Re-reading Rob Henderson’s essay made me want to think more about the Raj Chetty studies.
He is the lead author on two recent studies on how youthful friendships affect one’s life prospects. To do this, Chetty and his colleagues analyzed the social networks of more than 70 million Facebook users. They concluded a key to upward mobility for poor kids is interacting, especially at school, with well-to-do ones.
… Chetty and his colleagues also describe “friending bias.” That is, when low-income and high-income kids go to the same school, they tend not to become friends. (In other words, the economists discovered class-based cliques.) The studies conclude that this bias is so powerful that even if every school in America was perfectly balanced by student income level, half of the social disconnect between the rich and the poor would remain.
The interpretation of these studies is causal. That is, having rich friends causes you to be more likely to be rich.

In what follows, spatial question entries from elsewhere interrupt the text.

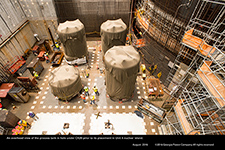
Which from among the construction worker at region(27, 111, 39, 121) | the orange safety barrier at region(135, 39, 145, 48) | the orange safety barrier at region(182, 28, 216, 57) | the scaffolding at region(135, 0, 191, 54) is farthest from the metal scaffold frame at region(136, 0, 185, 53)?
the construction worker at region(27, 111, 39, 121)

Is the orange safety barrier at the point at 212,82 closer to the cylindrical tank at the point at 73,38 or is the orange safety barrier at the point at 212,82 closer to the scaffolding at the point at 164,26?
the scaffolding at the point at 164,26

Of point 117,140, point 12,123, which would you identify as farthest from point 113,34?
point 12,123

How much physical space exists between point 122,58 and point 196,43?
18.1 ft

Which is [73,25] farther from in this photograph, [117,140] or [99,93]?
[117,140]

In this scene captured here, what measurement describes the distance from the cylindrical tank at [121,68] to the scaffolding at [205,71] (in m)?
4.01

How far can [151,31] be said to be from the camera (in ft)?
46.6

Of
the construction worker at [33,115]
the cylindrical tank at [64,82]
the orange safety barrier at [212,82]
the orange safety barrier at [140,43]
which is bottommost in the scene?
the construction worker at [33,115]

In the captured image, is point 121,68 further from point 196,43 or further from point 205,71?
point 196,43

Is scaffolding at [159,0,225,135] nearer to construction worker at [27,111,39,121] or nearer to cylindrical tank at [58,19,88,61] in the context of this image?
cylindrical tank at [58,19,88,61]

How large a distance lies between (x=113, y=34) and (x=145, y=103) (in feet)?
28.2

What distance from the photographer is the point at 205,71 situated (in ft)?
23.6

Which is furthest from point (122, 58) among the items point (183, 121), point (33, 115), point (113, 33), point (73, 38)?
point (33, 115)

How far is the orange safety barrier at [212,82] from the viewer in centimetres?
641

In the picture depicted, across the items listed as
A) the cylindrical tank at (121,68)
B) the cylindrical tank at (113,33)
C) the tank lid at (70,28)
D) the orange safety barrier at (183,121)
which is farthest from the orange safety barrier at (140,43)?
the orange safety barrier at (183,121)
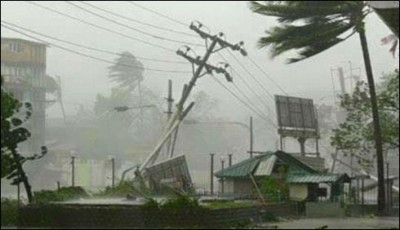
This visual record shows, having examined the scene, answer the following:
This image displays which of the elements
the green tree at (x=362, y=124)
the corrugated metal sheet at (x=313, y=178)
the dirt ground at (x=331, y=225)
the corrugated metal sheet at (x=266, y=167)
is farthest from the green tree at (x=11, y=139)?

In an interview with Russ Roberts, Chetty says,
If we look at kids who move at younger ages to such neighborhoods, they have better outcomes in the long run than kids who move to those same neighborhoods at later ages. And, under a set of identification assumptions--a set of assumptions that we think make our estimates of these neighborhood effects as good as causal--the way you can interpret this is: If I were to take a given child and put that child at a young age in a connected community, I would see better outcomes for that given child than if I were to put that child in a different community.
But causal inference with non-experimental data is always risky. There could be hidden variables that are driving the results.
In this case, suppose that there is a psychological determinant of success that the researchers do not observe. As a possible example, suppose that it is impulse control, and it is highly correlated with income. (I don’t mean perfectly correlated, just highly correlated.) Also suppose that it is highly correlated between parents and children.
Next, suppose that people with high impulse control and people with low impulse control do not enjoy being around one another. So people with high impulse control cluster together. When Chetty does his study it will look as though the children grew up rich because they lived among rich children. But in fact, impulse control is the causal factor.
Next, suppose that in a neighborhood with some rich children who mostly have high impulse control, there are poor children with different levels of impulse control. The poor children with high impulse control tend to befriend other children with high impulse control, some of whom happen to be rich. So it looks like having a “friend bias” toward rich kids helps you escape poverty, but in fact it is your impulse control that helps you escape poverty.
Just as a reminder, I am not saying that impulse control is the hidden factor here. There could be many psychological traits that matter. Also, note that it is possible for causality to go in the direction from the friends you choose to your psychological traits. Maybe if we ran an experiment in which some poor kids were exposed to rich kids as friends and others were not, we would find that impulse control (or other psychological traits) were affected.
Some of Chetty’s analysis may be robust to this sort of confounding effect that I think could raise doubts about causality. But I remain highly skeptical. Of all of the anti-poverty interventions that have ever been tried, only cash transfers such as the EITC seem to have an effect. The “base rate” would say that an intervention based on Chetty’s studies also would fail. Moreover, there are other results that go against the theory that having rich friends makes a difference. For example, the Dale and Krueger study showing that being admitted to a highly selective college but going elsewhere is as good for future prospects as going to the highly selective college suggests to me that meeting the rich kids at the highly selective college is not a life-changer.
Suppose that policy makers try an intervention that the Chetty study would predict an effect E on reducing poverty. I bet that in practice the intervention would have an effect less than .2E.
I’m with Arnold here. The one thing that Chetty said on Econtalk that gives me pause, though, is that there is a “dosage” effect such that if parents move to a better neighborhood, it affects younger children more than older children. I’ve been trying to think of how selection could drive that finding.
Why is it where academic and economic success is studied, that above all genetics must at all costs be ignored as a major determining factor?